Murder generally came to mind when dealing with Yanis, but she always grappled with the balance of deeds in this world against the consequences met in the next. “Convince him to tell me the truth,” Sidra said and grinned at all the ways she knew how to get someone to talk just short of death.
She tapped lightly and pressed her ear to the door. The sound of a rat scurrying inside its cage came from the other side. She tried the doorknob. Locked, naturally. Perhaps even secured with a dead bolt. Sidra would have blown the door down with the heat of a thousand fires, but a woman and child approached from the top of the lane, eyeing her and the fair one with suspicion.

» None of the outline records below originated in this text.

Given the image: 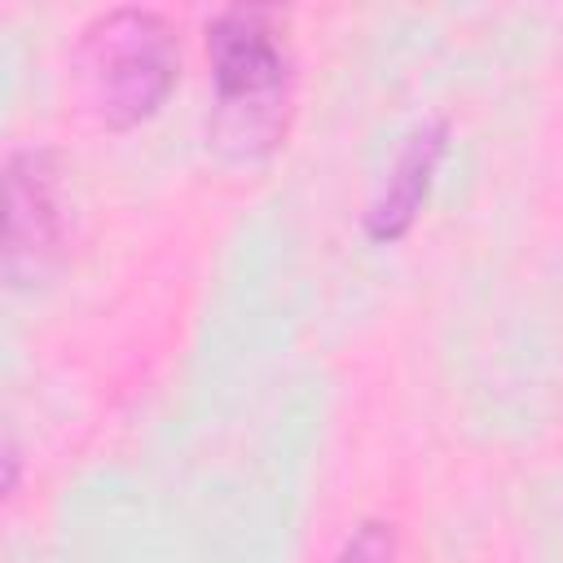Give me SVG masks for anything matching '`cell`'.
Returning <instances> with one entry per match:
<instances>
[{
	"label": "cell",
	"instance_id": "3957f363",
	"mask_svg": "<svg viewBox=\"0 0 563 563\" xmlns=\"http://www.w3.org/2000/svg\"><path fill=\"white\" fill-rule=\"evenodd\" d=\"M9 229H4V273L13 286H31L48 273L62 246V194L48 150H18L4 167Z\"/></svg>",
	"mask_w": 563,
	"mask_h": 563
},
{
	"label": "cell",
	"instance_id": "6da1fadb",
	"mask_svg": "<svg viewBox=\"0 0 563 563\" xmlns=\"http://www.w3.org/2000/svg\"><path fill=\"white\" fill-rule=\"evenodd\" d=\"M84 70L106 123L150 119L176 84V40L150 9H110L84 31Z\"/></svg>",
	"mask_w": 563,
	"mask_h": 563
},
{
	"label": "cell",
	"instance_id": "277c9868",
	"mask_svg": "<svg viewBox=\"0 0 563 563\" xmlns=\"http://www.w3.org/2000/svg\"><path fill=\"white\" fill-rule=\"evenodd\" d=\"M444 154V123H427L409 136V145L400 150L383 194L374 198L369 216H365V229L374 242H391L409 229V220L418 216L422 198H427V185H431V172Z\"/></svg>",
	"mask_w": 563,
	"mask_h": 563
},
{
	"label": "cell",
	"instance_id": "5b68a950",
	"mask_svg": "<svg viewBox=\"0 0 563 563\" xmlns=\"http://www.w3.org/2000/svg\"><path fill=\"white\" fill-rule=\"evenodd\" d=\"M391 554H396L391 528H387V523H361V528L343 541V550H339L334 563H391Z\"/></svg>",
	"mask_w": 563,
	"mask_h": 563
},
{
	"label": "cell",
	"instance_id": "7a4b0ae2",
	"mask_svg": "<svg viewBox=\"0 0 563 563\" xmlns=\"http://www.w3.org/2000/svg\"><path fill=\"white\" fill-rule=\"evenodd\" d=\"M224 114H268L286 84V57L264 9H229L207 26Z\"/></svg>",
	"mask_w": 563,
	"mask_h": 563
}]
</instances>
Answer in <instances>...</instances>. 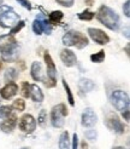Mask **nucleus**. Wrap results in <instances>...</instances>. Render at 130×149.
Segmentation results:
<instances>
[{
    "label": "nucleus",
    "instance_id": "f257e3e1",
    "mask_svg": "<svg viewBox=\"0 0 130 149\" xmlns=\"http://www.w3.org/2000/svg\"><path fill=\"white\" fill-rule=\"evenodd\" d=\"M96 17L100 21L101 24H104L106 28L111 29V31L116 32L119 29V23H120L119 16L111 7L105 6V5L100 6L98 10V13H96Z\"/></svg>",
    "mask_w": 130,
    "mask_h": 149
},
{
    "label": "nucleus",
    "instance_id": "f03ea898",
    "mask_svg": "<svg viewBox=\"0 0 130 149\" xmlns=\"http://www.w3.org/2000/svg\"><path fill=\"white\" fill-rule=\"evenodd\" d=\"M63 44L65 46H76L77 49H84L88 45V38L86 35H83L79 32L70 31L63 36L62 39Z\"/></svg>",
    "mask_w": 130,
    "mask_h": 149
},
{
    "label": "nucleus",
    "instance_id": "7ed1b4c3",
    "mask_svg": "<svg viewBox=\"0 0 130 149\" xmlns=\"http://www.w3.org/2000/svg\"><path fill=\"white\" fill-rule=\"evenodd\" d=\"M18 49V42L13 35H0V52L3 54L4 58L9 57L14 54Z\"/></svg>",
    "mask_w": 130,
    "mask_h": 149
},
{
    "label": "nucleus",
    "instance_id": "20e7f679",
    "mask_svg": "<svg viewBox=\"0 0 130 149\" xmlns=\"http://www.w3.org/2000/svg\"><path fill=\"white\" fill-rule=\"evenodd\" d=\"M69 114V111L65 107L64 103H60L58 106L52 108V113H51V123H52L53 127L60 129L64 126V118Z\"/></svg>",
    "mask_w": 130,
    "mask_h": 149
},
{
    "label": "nucleus",
    "instance_id": "39448f33",
    "mask_svg": "<svg viewBox=\"0 0 130 149\" xmlns=\"http://www.w3.org/2000/svg\"><path fill=\"white\" fill-rule=\"evenodd\" d=\"M111 102L113 104V107L119 110V111H124L129 109V95L125 91L122 90H116L111 95Z\"/></svg>",
    "mask_w": 130,
    "mask_h": 149
},
{
    "label": "nucleus",
    "instance_id": "423d86ee",
    "mask_svg": "<svg viewBox=\"0 0 130 149\" xmlns=\"http://www.w3.org/2000/svg\"><path fill=\"white\" fill-rule=\"evenodd\" d=\"M33 31L35 34L41 35V34H51L52 33V24L45 18V16L39 15L36 19L33 22Z\"/></svg>",
    "mask_w": 130,
    "mask_h": 149
},
{
    "label": "nucleus",
    "instance_id": "0eeeda50",
    "mask_svg": "<svg viewBox=\"0 0 130 149\" xmlns=\"http://www.w3.org/2000/svg\"><path fill=\"white\" fill-rule=\"evenodd\" d=\"M19 129L22 132L30 135L36 129V120L31 114H24L19 119Z\"/></svg>",
    "mask_w": 130,
    "mask_h": 149
},
{
    "label": "nucleus",
    "instance_id": "6e6552de",
    "mask_svg": "<svg viewBox=\"0 0 130 149\" xmlns=\"http://www.w3.org/2000/svg\"><path fill=\"white\" fill-rule=\"evenodd\" d=\"M19 21V16L13 10H10L0 16V26L3 28H12Z\"/></svg>",
    "mask_w": 130,
    "mask_h": 149
},
{
    "label": "nucleus",
    "instance_id": "1a4fd4ad",
    "mask_svg": "<svg viewBox=\"0 0 130 149\" xmlns=\"http://www.w3.org/2000/svg\"><path fill=\"white\" fill-rule=\"evenodd\" d=\"M31 77H33V79L35 80V81H42L43 84H45L47 87H53V86H55L54 84H52V83H49V80L48 79H46L45 77L42 75V64H41V62H33V64H31Z\"/></svg>",
    "mask_w": 130,
    "mask_h": 149
},
{
    "label": "nucleus",
    "instance_id": "9d476101",
    "mask_svg": "<svg viewBox=\"0 0 130 149\" xmlns=\"http://www.w3.org/2000/svg\"><path fill=\"white\" fill-rule=\"evenodd\" d=\"M88 34L99 45H106V44L110 42V36L99 28H88Z\"/></svg>",
    "mask_w": 130,
    "mask_h": 149
},
{
    "label": "nucleus",
    "instance_id": "9b49d317",
    "mask_svg": "<svg viewBox=\"0 0 130 149\" xmlns=\"http://www.w3.org/2000/svg\"><path fill=\"white\" fill-rule=\"evenodd\" d=\"M45 62H46V67H47V79L51 81L52 84H57V68L55 64L53 62L52 57L48 52H45Z\"/></svg>",
    "mask_w": 130,
    "mask_h": 149
},
{
    "label": "nucleus",
    "instance_id": "f8f14e48",
    "mask_svg": "<svg viewBox=\"0 0 130 149\" xmlns=\"http://www.w3.org/2000/svg\"><path fill=\"white\" fill-rule=\"evenodd\" d=\"M98 123V116L95 111L90 108H87L82 114V126L84 127H93Z\"/></svg>",
    "mask_w": 130,
    "mask_h": 149
},
{
    "label": "nucleus",
    "instance_id": "ddd939ff",
    "mask_svg": "<svg viewBox=\"0 0 130 149\" xmlns=\"http://www.w3.org/2000/svg\"><path fill=\"white\" fill-rule=\"evenodd\" d=\"M60 59L66 67H74L77 63L76 55L69 49H63L60 51Z\"/></svg>",
    "mask_w": 130,
    "mask_h": 149
},
{
    "label": "nucleus",
    "instance_id": "4468645a",
    "mask_svg": "<svg viewBox=\"0 0 130 149\" xmlns=\"http://www.w3.org/2000/svg\"><path fill=\"white\" fill-rule=\"evenodd\" d=\"M106 125H107L112 131H114L116 133H118V135H122V133H124V131H125L124 124H123L117 116H113V115L110 116V118L107 119Z\"/></svg>",
    "mask_w": 130,
    "mask_h": 149
},
{
    "label": "nucleus",
    "instance_id": "2eb2a0df",
    "mask_svg": "<svg viewBox=\"0 0 130 149\" xmlns=\"http://www.w3.org/2000/svg\"><path fill=\"white\" fill-rule=\"evenodd\" d=\"M18 92V85L16 83H9L6 86H4L0 91V95L4 100H10L13 96H16Z\"/></svg>",
    "mask_w": 130,
    "mask_h": 149
},
{
    "label": "nucleus",
    "instance_id": "dca6fc26",
    "mask_svg": "<svg viewBox=\"0 0 130 149\" xmlns=\"http://www.w3.org/2000/svg\"><path fill=\"white\" fill-rule=\"evenodd\" d=\"M16 126H17V118L14 115H12L10 118L5 119V120L0 124V130L5 133H11L14 129H16Z\"/></svg>",
    "mask_w": 130,
    "mask_h": 149
},
{
    "label": "nucleus",
    "instance_id": "f3484780",
    "mask_svg": "<svg viewBox=\"0 0 130 149\" xmlns=\"http://www.w3.org/2000/svg\"><path fill=\"white\" fill-rule=\"evenodd\" d=\"M78 88H79V91L87 93V92H90L95 88V84H94V81H92L90 79L82 78L78 81Z\"/></svg>",
    "mask_w": 130,
    "mask_h": 149
},
{
    "label": "nucleus",
    "instance_id": "a211bd4d",
    "mask_svg": "<svg viewBox=\"0 0 130 149\" xmlns=\"http://www.w3.org/2000/svg\"><path fill=\"white\" fill-rule=\"evenodd\" d=\"M30 98L34 102L41 103L43 101V93L41 91V88L38 85H31V92H30Z\"/></svg>",
    "mask_w": 130,
    "mask_h": 149
},
{
    "label": "nucleus",
    "instance_id": "6ab92c4d",
    "mask_svg": "<svg viewBox=\"0 0 130 149\" xmlns=\"http://www.w3.org/2000/svg\"><path fill=\"white\" fill-rule=\"evenodd\" d=\"M59 149H70L71 143H70V137H69V132L64 131L62 135L59 136V142H58Z\"/></svg>",
    "mask_w": 130,
    "mask_h": 149
},
{
    "label": "nucleus",
    "instance_id": "aec40b11",
    "mask_svg": "<svg viewBox=\"0 0 130 149\" xmlns=\"http://www.w3.org/2000/svg\"><path fill=\"white\" fill-rule=\"evenodd\" d=\"M63 17H64V15L62 11H53L48 15V22L51 24H59Z\"/></svg>",
    "mask_w": 130,
    "mask_h": 149
},
{
    "label": "nucleus",
    "instance_id": "412c9836",
    "mask_svg": "<svg viewBox=\"0 0 130 149\" xmlns=\"http://www.w3.org/2000/svg\"><path fill=\"white\" fill-rule=\"evenodd\" d=\"M104 59H105V51L104 50H100L99 52H96V54L90 55V61L93 63H101V62H104Z\"/></svg>",
    "mask_w": 130,
    "mask_h": 149
},
{
    "label": "nucleus",
    "instance_id": "4be33fe9",
    "mask_svg": "<svg viewBox=\"0 0 130 149\" xmlns=\"http://www.w3.org/2000/svg\"><path fill=\"white\" fill-rule=\"evenodd\" d=\"M62 81H63V86H64V88H65V91H66L68 101H69V103H70V106L74 107V106H75V100H74V96H72V92H71V90H70V86H69V84L66 83V80H65V79H63Z\"/></svg>",
    "mask_w": 130,
    "mask_h": 149
},
{
    "label": "nucleus",
    "instance_id": "5701e85b",
    "mask_svg": "<svg viewBox=\"0 0 130 149\" xmlns=\"http://www.w3.org/2000/svg\"><path fill=\"white\" fill-rule=\"evenodd\" d=\"M17 77H18V72L14 68H9L5 72V75H4V78H5V80L7 81V83H9V81L12 83V80H14Z\"/></svg>",
    "mask_w": 130,
    "mask_h": 149
},
{
    "label": "nucleus",
    "instance_id": "b1692460",
    "mask_svg": "<svg viewBox=\"0 0 130 149\" xmlns=\"http://www.w3.org/2000/svg\"><path fill=\"white\" fill-rule=\"evenodd\" d=\"M12 115V107L11 106H3L0 107V119H7Z\"/></svg>",
    "mask_w": 130,
    "mask_h": 149
},
{
    "label": "nucleus",
    "instance_id": "393cba45",
    "mask_svg": "<svg viewBox=\"0 0 130 149\" xmlns=\"http://www.w3.org/2000/svg\"><path fill=\"white\" fill-rule=\"evenodd\" d=\"M77 17H78V19H81V21H92L94 17H95V13L92 12V11L86 10V11L79 12L77 15Z\"/></svg>",
    "mask_w": 130,
    "mask_h": 149
},
{
    "label": "nucleus",
    "instance_id": "a878e982",
    "mask_svg": "<svg viewBox=\"0 0 130 149\" xmlns=\"http://www.w3.org/2000/svg\"><path fill=\"white\" fill-rule=\"evenodd\" d=\"M13 109H16L18 111H23L25 109V102L22 100V98H17V100H14L13 103H12V106H11Z\"/></svg>",
    "mask_w": 130,
    "mask_h": 149
},
{
    "label": "nucleus",
    "instance_id": "bb28decb",
    "mask_svg": "<svg viewBox=\"0 0 130 149\" xmlns=\"http://www.w3.org/2000/svg\"><path fill=\"white\" fill-rule=\"evenodd\" d=\"M30 92H31V85L24 81L23 84H22V95H23V97L25 98H29L30 97Z\"/></svg>",
    "mask_w": 130,
    "mask_h": 149
},
{
    "label": "nucleus",
    "instance_id": "cd10ccee",
    "mask_svg": "<svg viewBox=\"0 0 130 149\" xmlns=\"http://www.w3.org/2000/svg\"><path fill=\"white\" fill-rule=\"evenodd\" d=\"M46 123H47V111L45 109H42L39 114V118H38V124L41 126V127H45Z\"/></svg>",
    "mask_w": 130,
    "mask_h": 149
},
{
    "label": "nucleus",
    "instance_id": "c85d7f7f",
    "mask_svg": "<svg viewBox=\"0 0 130 149\" xmlns=\"http://www.w3.org/2000/svg\"><path fill=\"white\" fill-rule=\"evenodd\" d=\"M24 26H25V22H24V21H18V23L11 28V31H10V35H14V34L19 33V32L22 31V29L24 28Z\"/></svg>",
    "mask_w": 130,
    "mask_h": 149
},
{
    "label": "nucleus",
    "instance_id": "c756f323",
    "mask_svg": "<svg viewBox=\"0 0 130 149\" xmlns=\"http://www.w3.org/2000/svg\"><path fill=\"white\" fill-rule=\"evenodd\" d=\"M86 137L87 139H89V141H95L96 137H98V132L96 130H88V131H86Z\"/></svg>",
    "mask_w": 130,
    "mask_h": 149
},
{
    "label": "nucleus",
    "instance_id": "7c9ffc66",
    "mask_svg": "<svg viewBox=\"0 0 130 149\" xmlns=\"http://www.w3.org/2000/svg\"><path fill=\"white\" fill-rule=\"evenodd\" d=\"M123 11H124V15L125 17H130V0H127V1L124 3V5H123Z\"/></svg>",
    "mask_w": 130,
    "mask_h": 149
},
{
    "label": "nucleus",
    "instance_id": "2f4dec72",
    "mask_svg": "<svg viewBox=\"0 0 130 149\" xmlns=\"http://www.w3.org/2000/svg\"><path fill=\"white\" fill-rule=\"evenodd\" d=\"M55 1L59 5L65 6V7H71L74 5V0H55Z\"/></svg>",
    "mask_w": 130,
    "mask_h": 149
},
{
    "label": "nucleus",
    "instance_id": "473e14b6",
    "mask_svg": "<svg viewBox=\"0 0 130 149\" xmlns=\"http://www.w3.org/2000/svg\"><path fill=\"white\" fill-rule=\"evenodd\" d=\"M17 1H18V4H21L22 6L25 7V9H27V10H29V11H30V10L33 9L31 3H29L28 0H17Z\"/></svg>",
    "mask_w": 130,
    "mask_h": 149
},
{
    "label": "nucleus",
    "instance_id": "72a5a7b5",
    "mask_svg": "<svg viewBox=\"0 0 130 149\" xmlns=\"http://www.w3.org/2000/svg\"><path fill=\"white\" fill-rule=\"evenodd\" d=\"M72 143H71V149H78V136L76 133L72 135Z\"/></svg>",
    "mask_w": 130,
    "mask_h": 149
},
{
    "label": "nucleus",
    "instance_id": "f704fd0d",
    "mask_svg": "<svg viewBox=\"0 0 130 149\" xmlns=\"http://www.w3.org/2000/svg\"><path fill=\"white\" fill-rule=\"evenodd\" d=\"M12 10V7L11 6H7V5H0V16H1L3 13L7 12V11H10Z\"/></svg>",
    "mask_w": 130,
    "mask_h": 149
},
{
    "label": "nucleus",
    "instance_id": "c9c22d12",
    "mask_svg": "<svg viewBox=\"0 0 130 149\" xmlns=\"http://www.w3.org/2000/svg\"><path fill=\"white\" fill-rule=\"evenodd\" d=\"M122 113H123V118H124L127 121H129V109H128V110H124V111H122Z\"/></svg>",
    "mask_w": 130,
    "mask_h": 149
},
{
    "label": "nucleus",
    "instance_id": "e433bc0d",
    "mask_svg": "<svg viewBox=\"0 0 130 149\" xmlns=\"http://www.w3.org/2000/svg\"><path fill=\"white\" fill-rule=\"evenodd\" d=\"M123 34L125 35V38H127V39H129V38H130V35H129V27H127V28H125V31H123Z\"/></svg>",
    "mask_w": 130,
    "mask_h": 149
},
{
    "label": "nucleus",
    "instance_id": "4c0bfd02",
    "mask_svg": "<svg viewBox=\"0 0 130 149\" xmlns=\"http://www.w3.org/2000/svg\"><path fill=\"white\" fill-rule=\"evenodd\" d=\"M82 149H88V146H87L86 142H82Z\"/></svg>",
    "mask_w": 130,
    "mask_h": 149
},
{
    "label": "nucleus",
    "instance_id": "58836bf2",
    "mask_svg": "<svg viewBox=\"0 0 130 149\" xmlns=\"http://www.w3.org/2000/svg\"><path fill=\"white\" fill-rule=\"evenodd\" d=\"M86 4H88L89 6H90V5H93V0H87V1H86Z\"/></svg>",
    "mask_w": 130,
    "mask_h": 149
},
{
    "label": "nucleus",
    "instance_id": "ea45409f",
    "mask_svg": "<svg viewBox=\"0 0 130 149\" xmlns=\"http://www.w3.org/2000/svg\"><path fill=\"white\" fill-rule=\"evenodd\" d=\"M125 52H127V55L129 56V44H128V45L125 46Z\"/></svg>",
    "mask_w": 130,
    "mask_h": 149
},
{
    "label": "nucleus",
    "instance_id": "a19ab883",
    "mask_svg": "<svg viewBox=\"0 0 130 149\" xmlns=\"http://www.w3.org/2000/svg\"><path fill=\"white\" fill-rule=\"evenodd\" d=\"M113 149H125V148L124 147H114Z\"/></svg>",
    "mask_w": 130,
    "mask_h": 149
},
{
    "label": "nucleus",
    "instance_id": "79ce46f5",
    "mask_svg": "<svg viewBox=\"0 0 130 149\" xmlns=\"http://www.w3.org/2000/svg\"><path fill=\"white\" fill-rule=\"evenodd\" d=\"M3 69V61H0V70Z\"/></svg>",
    "mask_w": 130,
    "mask_h": 149
},
{
    "label": "nucleus",
    "instance_id": "37998d69",
    "mask_svg": "<svg viewBox=\"0 0 130 149\" xmlns=\"http://www.w3.org/2000/svg\"><path fill=\"white\" fill-rule=\"evenodd\" d=\"M21 149H30V148H27V147H23V148H21Z\"/></svg>",
    "mask_w": 130,
    "mask_h": 149
},
{
    "label": "nucleus",
    "instance_id": "c03bdc74",
    "mask_svg": "<svg viewBox=\"0 0 130 149\" xmlns=\"http://www.w3.org/2000/svg\"><path fill=\"white\" fill-rule=\"evenodd\" d=\"M3 1H4V0H0V5H3Z\"/></svg>",
    "mask_w": 130,
    "mask_h": 149
}]
</instances>
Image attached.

“Allow me,” Yvette said and nudged the jinni aside once the woman and child passed. She uttered her burglar’s charm, and the locks ticked open one at a time. “You don’t always have to burn the place down, you know.”
Sidra stood in rare, brief awe before pushing the door open.
Inside, Yanis didn’t even have the decency to look abashed when she confronted him. Instead he hobbled to a table and turned it over as if he could hide behind the solid oak top and be safe.
“It wasn’t my idea,” he pleaded.
“Which part?”
The sorcerer blinked. “The talisman. I knew you took mine yesterday at the market. Figured you ought to have it again after what happened. But then the lady told me I had to get it back. Didn’t give me a choice.”
“What lady? Who was she?”
“I don’t know. I swear it. She was wearing a hood so I couldn’t see her face. But she was, I don’t know, forceful.”
“Jinn like me?”
The rat wrung his hands together and nodded. “Could be. She magicked us to the apartment. One minute we were talking under the loggia at the market, the next I was standing among your things. She whispered that the talisman was buried in the rice, and then as soon as I dug it out, she was gone. So I ran.” He reached in his pocket. “Here, have it back. It’s yours. Keep the damn thing.”
Sidra took the medallion from him and held it up to the light coming through the window. But it wasn’t her talisman. She threw the cheap brass counterfeit at the man. “Do you toy with me?”
“What? No.” He scrambled on the floor to retrieve the medallion, seemingly confused at what he found instead. “But I had your talisman in my pocket.”